### Description of the task
Repeat, line for line, the entries below from the first line to the line containing "AWARIA TUNELU PRZY", counting both ends.

╭─ Input data

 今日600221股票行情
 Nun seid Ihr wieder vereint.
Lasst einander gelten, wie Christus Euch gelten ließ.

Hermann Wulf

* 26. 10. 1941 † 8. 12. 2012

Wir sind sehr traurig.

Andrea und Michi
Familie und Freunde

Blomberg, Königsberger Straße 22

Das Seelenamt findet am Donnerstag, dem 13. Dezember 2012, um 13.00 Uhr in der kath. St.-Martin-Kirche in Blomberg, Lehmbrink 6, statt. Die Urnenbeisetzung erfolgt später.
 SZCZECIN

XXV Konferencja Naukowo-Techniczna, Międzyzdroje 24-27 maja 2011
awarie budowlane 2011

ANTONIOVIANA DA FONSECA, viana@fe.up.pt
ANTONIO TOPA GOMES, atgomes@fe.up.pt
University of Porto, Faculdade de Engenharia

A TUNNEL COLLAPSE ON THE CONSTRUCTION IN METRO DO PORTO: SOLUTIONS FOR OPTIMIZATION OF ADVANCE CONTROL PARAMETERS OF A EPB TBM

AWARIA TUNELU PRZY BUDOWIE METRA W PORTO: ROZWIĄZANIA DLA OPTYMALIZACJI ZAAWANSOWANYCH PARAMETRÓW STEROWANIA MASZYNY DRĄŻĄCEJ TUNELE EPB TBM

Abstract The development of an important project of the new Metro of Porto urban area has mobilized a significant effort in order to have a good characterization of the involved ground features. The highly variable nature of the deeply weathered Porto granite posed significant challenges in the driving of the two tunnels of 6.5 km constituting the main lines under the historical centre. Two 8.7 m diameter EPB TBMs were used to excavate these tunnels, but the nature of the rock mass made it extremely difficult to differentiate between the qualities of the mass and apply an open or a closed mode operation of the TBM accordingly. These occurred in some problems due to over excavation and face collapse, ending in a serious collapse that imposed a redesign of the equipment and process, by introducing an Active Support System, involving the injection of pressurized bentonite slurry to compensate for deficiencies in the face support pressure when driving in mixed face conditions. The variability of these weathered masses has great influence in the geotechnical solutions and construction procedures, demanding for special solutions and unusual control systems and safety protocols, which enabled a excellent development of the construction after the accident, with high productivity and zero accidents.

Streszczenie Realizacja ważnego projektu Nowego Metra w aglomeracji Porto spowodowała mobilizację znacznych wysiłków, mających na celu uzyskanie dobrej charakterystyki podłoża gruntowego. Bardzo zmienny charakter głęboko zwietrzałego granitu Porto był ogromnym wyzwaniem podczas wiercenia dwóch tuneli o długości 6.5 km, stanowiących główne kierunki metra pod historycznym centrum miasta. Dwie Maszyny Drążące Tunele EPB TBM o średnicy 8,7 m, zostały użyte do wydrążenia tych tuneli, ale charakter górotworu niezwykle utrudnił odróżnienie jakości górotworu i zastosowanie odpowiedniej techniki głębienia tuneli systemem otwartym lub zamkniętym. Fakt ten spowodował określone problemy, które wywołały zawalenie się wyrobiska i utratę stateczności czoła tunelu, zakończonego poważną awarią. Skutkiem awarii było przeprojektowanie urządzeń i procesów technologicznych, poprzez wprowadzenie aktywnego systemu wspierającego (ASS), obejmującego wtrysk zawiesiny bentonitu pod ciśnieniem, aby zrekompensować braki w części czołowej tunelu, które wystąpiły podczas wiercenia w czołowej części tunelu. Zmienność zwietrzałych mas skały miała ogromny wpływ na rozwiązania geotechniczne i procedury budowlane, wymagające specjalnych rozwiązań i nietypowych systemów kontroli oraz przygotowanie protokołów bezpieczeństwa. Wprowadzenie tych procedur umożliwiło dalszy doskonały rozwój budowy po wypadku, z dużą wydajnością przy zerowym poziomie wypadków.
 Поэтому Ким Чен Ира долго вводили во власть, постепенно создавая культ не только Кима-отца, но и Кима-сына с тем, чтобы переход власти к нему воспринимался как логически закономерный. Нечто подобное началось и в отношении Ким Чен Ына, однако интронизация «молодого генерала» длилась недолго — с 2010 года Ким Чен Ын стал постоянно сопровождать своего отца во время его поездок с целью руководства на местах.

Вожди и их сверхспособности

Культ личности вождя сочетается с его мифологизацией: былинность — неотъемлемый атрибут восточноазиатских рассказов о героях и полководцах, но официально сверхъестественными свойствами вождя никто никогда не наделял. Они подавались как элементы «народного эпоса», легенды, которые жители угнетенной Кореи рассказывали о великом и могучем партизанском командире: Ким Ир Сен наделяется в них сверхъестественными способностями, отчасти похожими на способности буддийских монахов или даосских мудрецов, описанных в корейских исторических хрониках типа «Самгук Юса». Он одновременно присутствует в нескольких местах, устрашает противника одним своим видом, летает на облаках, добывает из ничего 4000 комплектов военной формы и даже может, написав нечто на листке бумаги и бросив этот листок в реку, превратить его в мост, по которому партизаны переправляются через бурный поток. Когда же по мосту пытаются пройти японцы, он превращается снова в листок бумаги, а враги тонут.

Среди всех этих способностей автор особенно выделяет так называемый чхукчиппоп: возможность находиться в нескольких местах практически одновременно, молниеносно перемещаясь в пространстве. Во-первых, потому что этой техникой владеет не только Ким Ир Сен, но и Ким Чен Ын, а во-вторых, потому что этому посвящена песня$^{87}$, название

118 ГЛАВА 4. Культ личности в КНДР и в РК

╰─

### Solution to the exercise
 今日600221股票行情
 Nun seid Ihr wieder vereint.
Lasst einander gelten, wie Christus Euch gelten ließ.

Hermann Wulf

* 26. 10. 1941 † 8. 12. 2012

Wir sind sehr traurig.

Andrea und Michi
Familie und Freunde

Blomberg, Königsberger Straße 22

Das Seelenamt findet am Donnerstag, dem 13. Dezember 2012, um 13.00 Uhr in der kath. St.-Martin-Kirche in Blomberg, Lehmbrink 6, statt. Die Urnenbeisetzung erfolgt später.
 SZCZECIN

XXV Konferencja Naukowo-Techniczna, Międzyzdroje 24-27 maja 2011
awarie budowlane 2011

ANTONIOVIANA DA FONSECA, viana@fe.up.pt
ANTONIO TOPA GOMES, atgomes@fe.up.pt
University of Porto, Faculdade de Engenharia

A TUNNEL COLLAPSE ON THE CONSTRUCTION IN METRO DO PORTO: SOLUTIONS FOR OPTIMIZATION OF ADVANCE CONTROL PARAMETERS OF A EPB TBM

AWARIA TUNELU PRZY BUDOWIE METRA W PORTO: ROZWIĄZANIA DLA OPTYMALIZACJI ZAAWANSOWANYCH PARAMETRÓW STEROWANIA MASZYNY DRĄŻĄCEJ TUNELE EPB TBM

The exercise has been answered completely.